# start of EXCERPTED TEXT
I deleted my previous answer as I had made a mistake that explained the unexpected results, so no need for anyone to waste time working through all of that. Luckily, with the help from f coppens, I realized the mistake and I can now post what I believe will be a final and short answer.

The short answer is that you need to take the repeated measurements into account. This can be done using a mixed model:

library(lme4)
D <- data.frame(id = rep(1:10, each=100) )
set.seed(1)
D$x <- rep(runif(10), each = 100)
D$y <- 1 + 0.5*D$x + rnorm(1000)
D$u <- rep(runif(10), each = 100)
summary(lmer (y ~ u + (1|id), data=D, REML=F))

Random effects:
 Groups   Name        Variance Std.Dev.
 id       (Intercept) 0.004164 0.06453 
 Residual             1.073876 1.03628 
Number of obs: 1000, groups:  id, 10

Fixed effects:
             Estimate Std. Error       df t value Pr(>|t|)    
(Intercept)  1.18725    0.06155 10.00000  19.290 3.05e-09 ***
u            0.20743    0.12769 10.00000   1.625    0.135    

So u is not significant at the 0.05 level anymore.
# end of EXCERPTED TEXT
**GIVEN EXERCISE:** Shorten the paragraph of the excerpt above that begins "I deleted my previous answer" and keep its main facts.
# start of SUPPLIED INFORMATION
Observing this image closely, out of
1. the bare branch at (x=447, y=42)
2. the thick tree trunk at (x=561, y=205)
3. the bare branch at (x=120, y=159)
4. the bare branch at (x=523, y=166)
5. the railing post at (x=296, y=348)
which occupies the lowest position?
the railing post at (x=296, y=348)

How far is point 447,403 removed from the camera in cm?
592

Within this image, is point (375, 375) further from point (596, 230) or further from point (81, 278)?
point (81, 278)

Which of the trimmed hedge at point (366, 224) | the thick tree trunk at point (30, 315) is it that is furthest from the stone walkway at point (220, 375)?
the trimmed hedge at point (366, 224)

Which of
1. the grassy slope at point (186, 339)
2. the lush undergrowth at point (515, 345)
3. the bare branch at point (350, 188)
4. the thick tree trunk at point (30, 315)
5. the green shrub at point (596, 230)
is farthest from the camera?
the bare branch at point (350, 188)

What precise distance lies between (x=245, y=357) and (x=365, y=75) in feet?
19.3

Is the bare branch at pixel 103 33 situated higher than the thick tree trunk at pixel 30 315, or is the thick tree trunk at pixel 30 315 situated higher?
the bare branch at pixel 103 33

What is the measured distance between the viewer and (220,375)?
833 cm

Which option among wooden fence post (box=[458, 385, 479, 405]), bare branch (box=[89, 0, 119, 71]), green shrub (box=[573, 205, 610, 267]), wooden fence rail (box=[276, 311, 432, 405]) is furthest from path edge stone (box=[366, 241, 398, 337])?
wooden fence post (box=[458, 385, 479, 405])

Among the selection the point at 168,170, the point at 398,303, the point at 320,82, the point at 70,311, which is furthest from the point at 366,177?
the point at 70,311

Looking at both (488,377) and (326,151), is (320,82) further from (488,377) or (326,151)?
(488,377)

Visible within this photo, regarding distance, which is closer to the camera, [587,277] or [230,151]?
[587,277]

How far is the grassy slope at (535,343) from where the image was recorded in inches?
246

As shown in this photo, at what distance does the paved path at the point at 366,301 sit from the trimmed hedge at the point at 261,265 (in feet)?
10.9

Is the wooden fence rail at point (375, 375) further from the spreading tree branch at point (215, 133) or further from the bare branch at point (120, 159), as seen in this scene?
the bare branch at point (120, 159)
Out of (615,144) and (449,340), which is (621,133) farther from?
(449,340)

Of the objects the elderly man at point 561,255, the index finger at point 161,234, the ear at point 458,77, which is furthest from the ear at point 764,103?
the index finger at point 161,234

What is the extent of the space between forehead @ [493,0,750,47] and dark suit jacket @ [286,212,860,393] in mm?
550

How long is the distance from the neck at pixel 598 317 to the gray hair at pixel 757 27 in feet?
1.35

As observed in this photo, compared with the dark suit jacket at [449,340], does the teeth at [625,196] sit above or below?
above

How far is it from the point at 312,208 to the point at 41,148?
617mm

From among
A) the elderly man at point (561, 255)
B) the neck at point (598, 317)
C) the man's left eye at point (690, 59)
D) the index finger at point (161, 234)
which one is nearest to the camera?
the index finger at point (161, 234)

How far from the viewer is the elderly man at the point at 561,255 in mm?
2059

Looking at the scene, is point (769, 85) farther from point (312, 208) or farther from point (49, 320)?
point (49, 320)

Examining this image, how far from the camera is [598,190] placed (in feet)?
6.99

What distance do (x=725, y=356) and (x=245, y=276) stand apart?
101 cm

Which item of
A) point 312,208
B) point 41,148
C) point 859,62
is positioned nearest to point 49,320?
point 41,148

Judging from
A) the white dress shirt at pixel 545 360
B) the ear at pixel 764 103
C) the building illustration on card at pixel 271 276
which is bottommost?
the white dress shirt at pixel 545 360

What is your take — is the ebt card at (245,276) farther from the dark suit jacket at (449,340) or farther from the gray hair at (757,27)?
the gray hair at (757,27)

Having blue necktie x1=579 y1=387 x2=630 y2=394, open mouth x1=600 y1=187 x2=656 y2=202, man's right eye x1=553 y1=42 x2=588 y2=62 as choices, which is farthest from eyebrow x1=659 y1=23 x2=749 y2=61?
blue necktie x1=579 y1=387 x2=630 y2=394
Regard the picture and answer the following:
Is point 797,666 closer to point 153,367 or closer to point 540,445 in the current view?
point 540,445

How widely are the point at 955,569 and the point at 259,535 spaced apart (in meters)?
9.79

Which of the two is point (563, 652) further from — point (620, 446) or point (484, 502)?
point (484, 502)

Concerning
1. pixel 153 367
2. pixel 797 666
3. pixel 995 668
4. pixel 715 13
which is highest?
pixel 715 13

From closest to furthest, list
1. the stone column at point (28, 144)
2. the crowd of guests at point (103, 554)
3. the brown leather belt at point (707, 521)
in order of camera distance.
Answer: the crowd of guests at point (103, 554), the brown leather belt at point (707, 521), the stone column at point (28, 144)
# end of SUPPLIED INFORMATION
**RESULT OF THE EXERCISE:** The earlier answer was deleted because it contained a mistake that explained the unexpected results, so no one needs to work through it. With help from f coppens, the mistake was found, and what should be a final, short answer now follows.